Perform trend analysis on a time series.
Args:
df: The DataFrame containing the data
time_column: The column containing time/date values
value_column: The column containing the values to analyze
Returns:
Dictionary of trend analysis results
"""
# Ensure data is sorted by time
df = df.sort_values(by=time_column)
# Calculate basic trend metrics
first_value = df[value_column].iloc[0]
last_value = df[value_column].iloc[-1]
change = last_value - first_value
pct_change = (change / first_value) * 100 if first_value != 0 else float('inf')

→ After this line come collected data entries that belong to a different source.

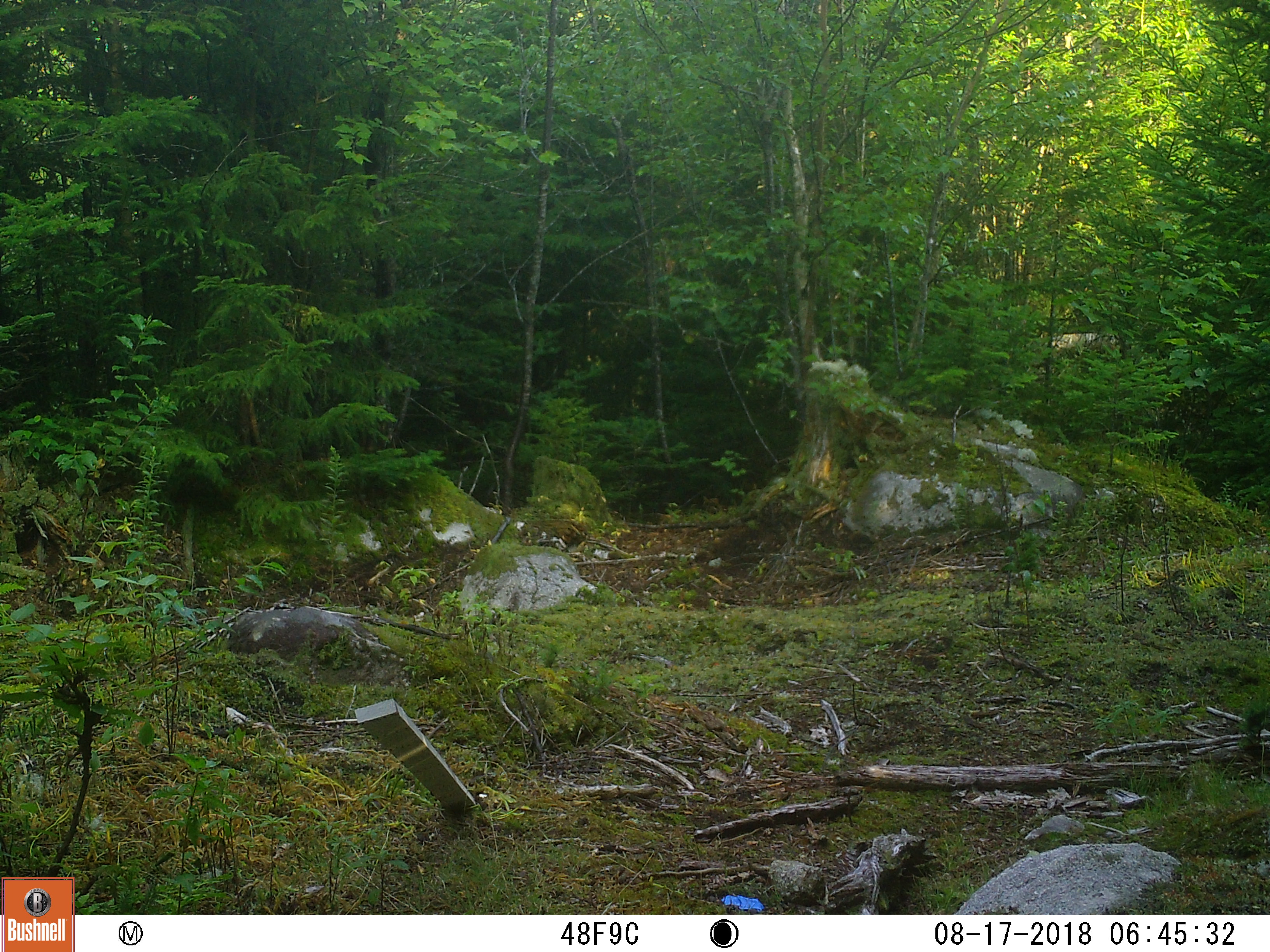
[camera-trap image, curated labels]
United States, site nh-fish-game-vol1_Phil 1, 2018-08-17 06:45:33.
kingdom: Animalia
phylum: Chordata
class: Mammalia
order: Lagomorpha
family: Leporidae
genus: Lepus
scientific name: Lepus americanus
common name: snowshoe hare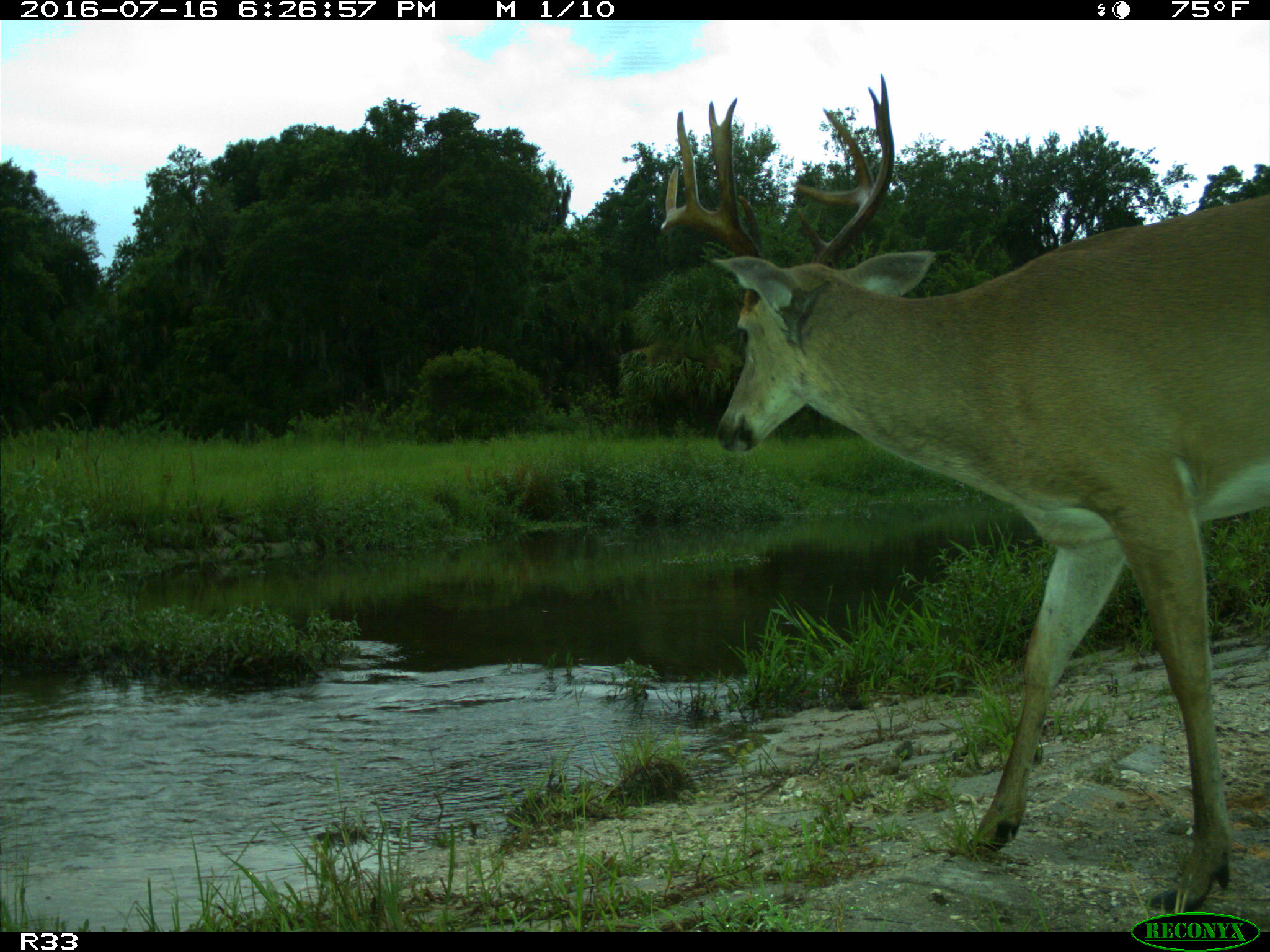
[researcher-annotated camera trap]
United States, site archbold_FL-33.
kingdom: Animalia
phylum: Chordata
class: Mammalia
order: Artiodactyla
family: Cervidae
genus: Odocoileus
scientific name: Odocoileus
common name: deer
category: unidentified deer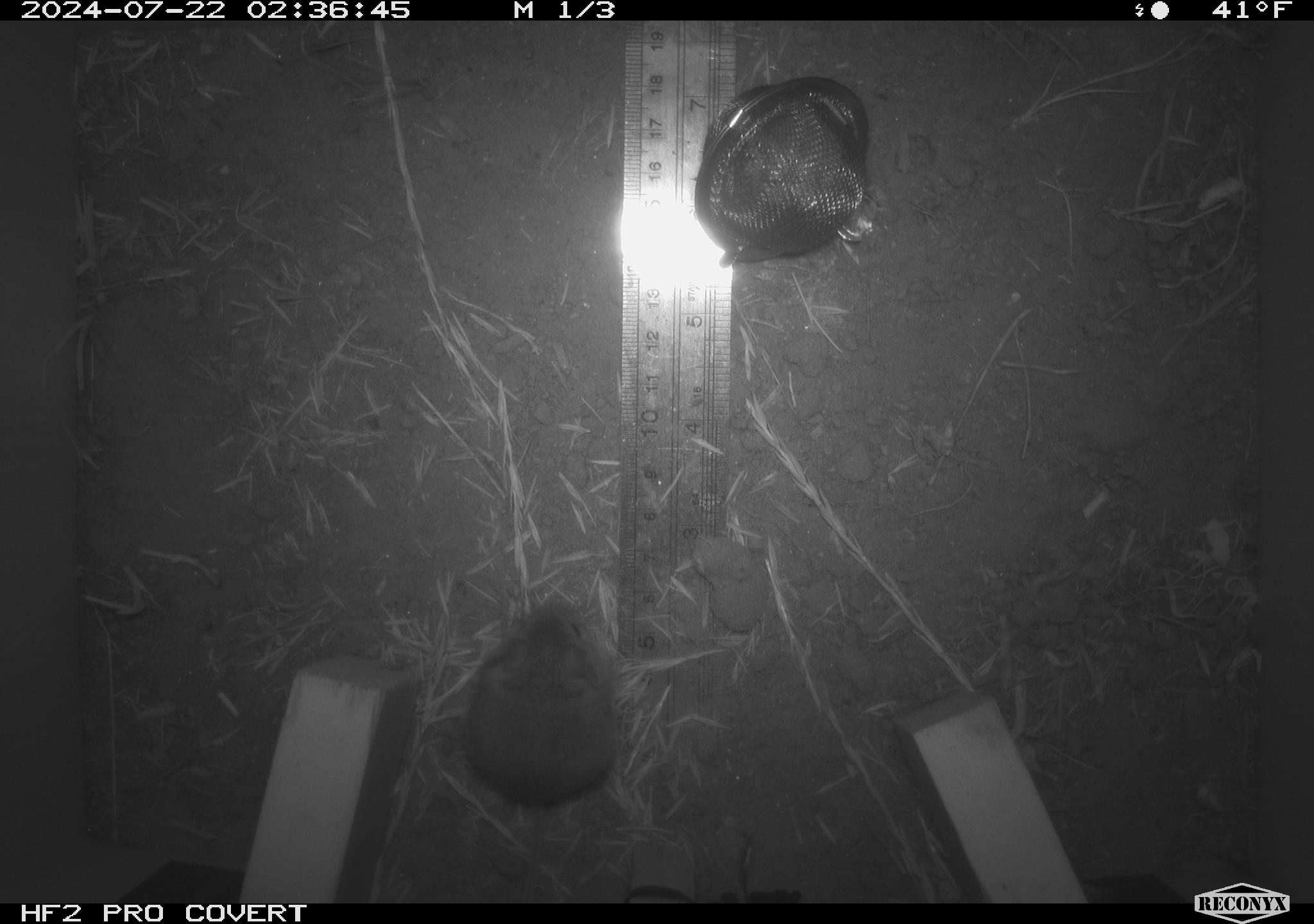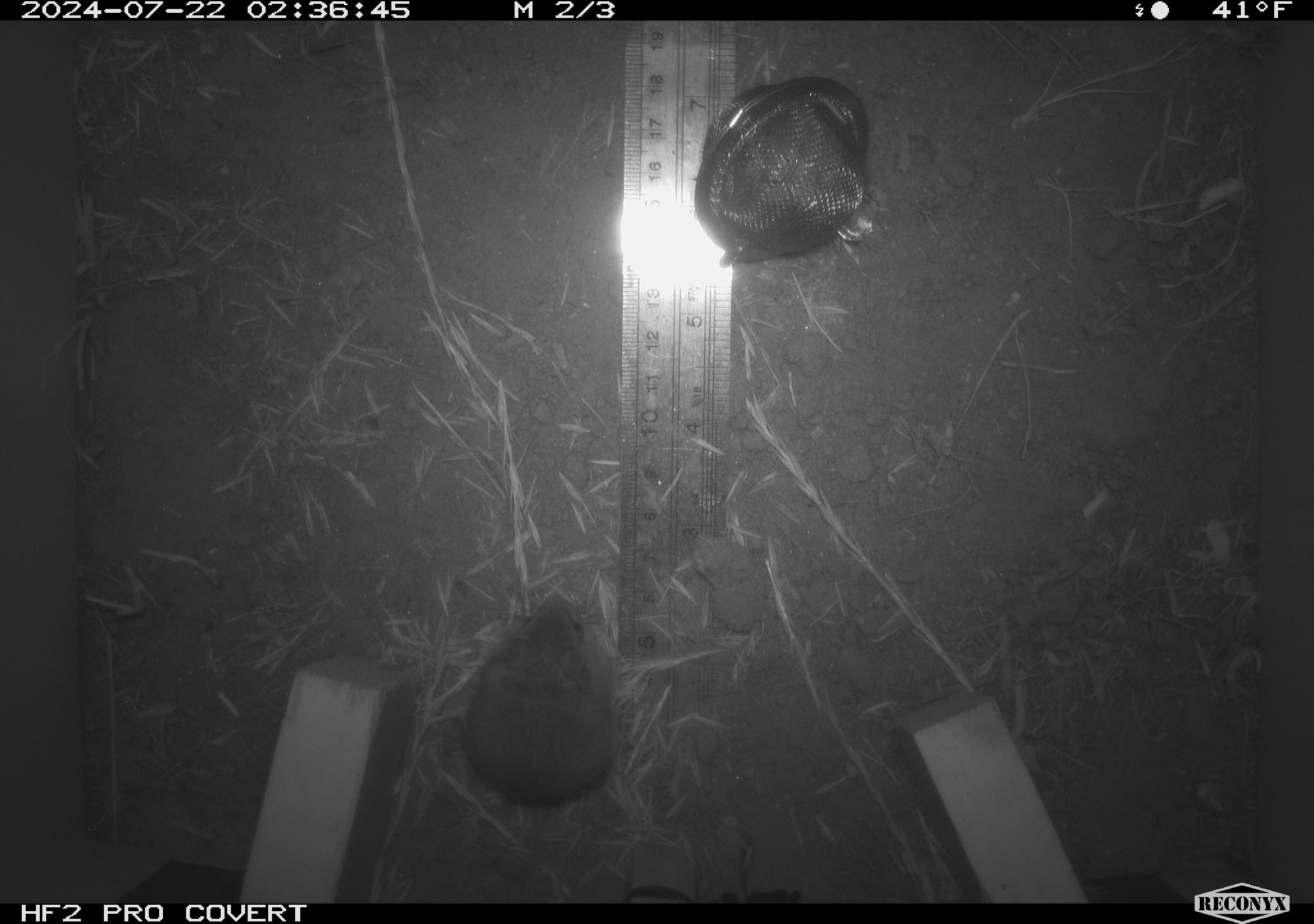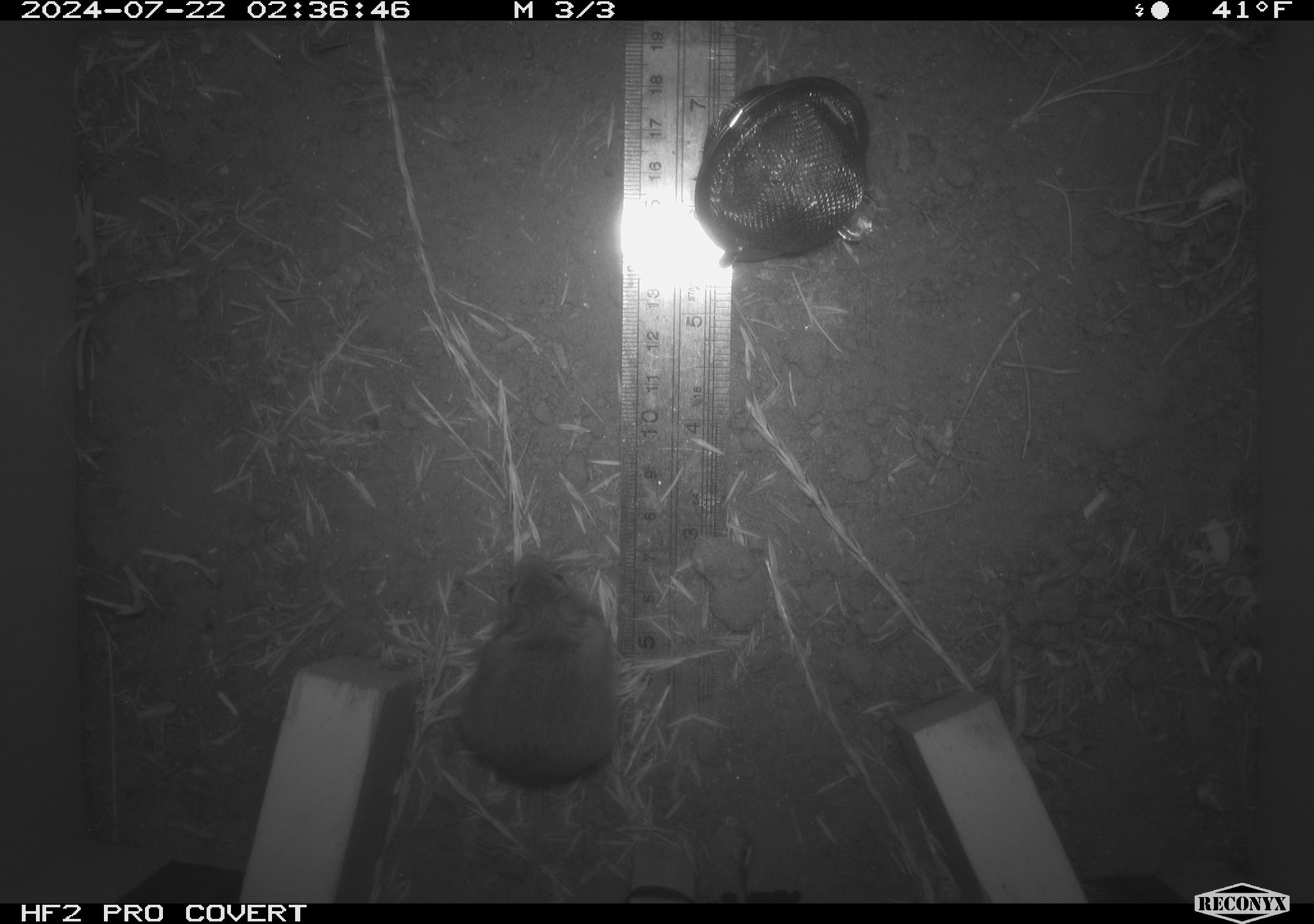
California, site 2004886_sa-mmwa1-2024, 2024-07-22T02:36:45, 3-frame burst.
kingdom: Animalia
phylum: Chordata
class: Mammalia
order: Rodentia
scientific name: Rodentia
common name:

# Linear regression for trend line
x = np.arange(len(df))
slope, intercept, r_value, p_value, std_err = stats.linregress(x, df[value_column])
return {
"first_value": first_value,
"last_value": last_value,
"change": change,
"percent_change": pct_change,
"trend_direction": "upward" if slope > 0 else "downward",
"trend_strength": abs(r_value),
"p_value": p_value,
"significant": p_value < 0.05
}
Integration with the Pipeline
The Regular Generator integrates with the main pipeline as follows:
Error Handling
The Regular Generator implements comprehensive error handling:
- Data Validation: Checks that the DataFrame contains the required columns
- Parameter Validation: Ensures that extracted parameters are valid
- Chart Type Selection: Falls back to appropriate chart types if the requested type is unsuitable
- Error Messages: Provides clear error messages when generation fails
- Fallback Generation: Implements fallback strategies for partial failures
Visualization Styling
The Chart Generator applies consistent styling to ensure readability and visual appeal:
- Color Schemes: Uses color-blind friendly palettes
- Font Sizes: Ensures text is legible at various display sizes
- Legends: Includes informative legends for multi-series charts
- Annotations: Adds annotations for key data points where appropriate
- Grid Lines: Configures grid lines for better readability
Example Usage
from mypackage.c_regular_generator import chart_generator, description_generator
import pandas as pd
# Sample DataFrame
data = {
'date': pd.date_range(start='2023-01-01', periods=12, freq='M'),
'channel': ['Facebook'] * 6 + ['Google'] * 6,
'ad_spend': [1000, 1200, 1100, 1300, 1500, 1600, 800, 900, 950, 1000, 1100, 1200],
'revenue': [3000, 3600, 3300, 3900, 4500, 4800, 2400, 2700, 2850, 3000, 3300, 3600]
}
df = pd.DataFrame(data)
# Generate a chart
try:
chart_bytes = chart_generator.generate_chart(
df,
"Create a line chart showing ad spend by channel over time"
)
with open('ad_spend_chart.png', 'wb') as f:
f.write(chart_bytes)
print("Chart saved to ad_spend_chart.png")
except Exception as e:
print(f"Error generating chart: {str(e)}")
# Generate a description
try:
description = description_generator.generate_description(
df,
"Analyze the trend of ad spend and revenue by channel"
)
print(description)
except Exception as e:
print(f"Error generating description: {str(e)}")
Configuration
The Regular Generator uses the following configurations:
# From llm_config.py
DESCRIPTION_GENERATOR_MODEL = "deepseek-r1-distill-llama-70b"
CHART_DATA_MODEL = "llama3-8b-8192"
# Default chart configurations
DEFAULT_FIGURE_SIZE = (10, 6) # inches
DEFAULT_DPI = 100
DEFAULT_FONT_SIZE = 12
COLOR_PALETTE = "Set2" # seaborn color palette
These settings can be adjusted based on output quality requirements and performance considerations.